- **Work to be completed**
Pictures excluded, output exactly the lines from the one containing "Hot selling kenya" through the last line of the listing below.

- **Given information**
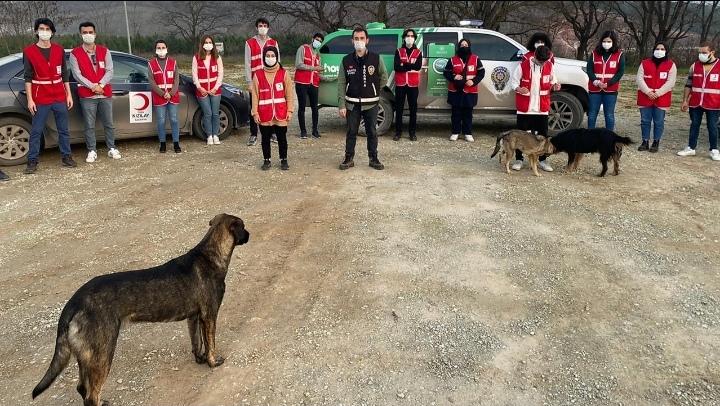 Sakarya İl Emniyet Müdürlüğü sokağa çıkma kısıtlamasında sokak hayvanları için seferber oldu
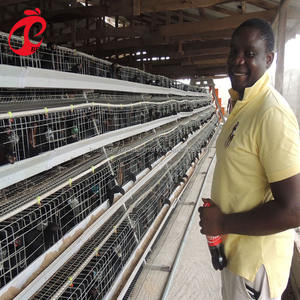 Hot selling kenya poultry farm house battery layer chicken cage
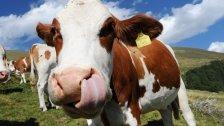 Vorarlberger Milchpreise sinken auf Rekordniveau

- **Response box**
 Hot selling kenya poultry farm house battery layer chicken cage
 Vorarlberger Milchpreise sinken auf Rekordniveau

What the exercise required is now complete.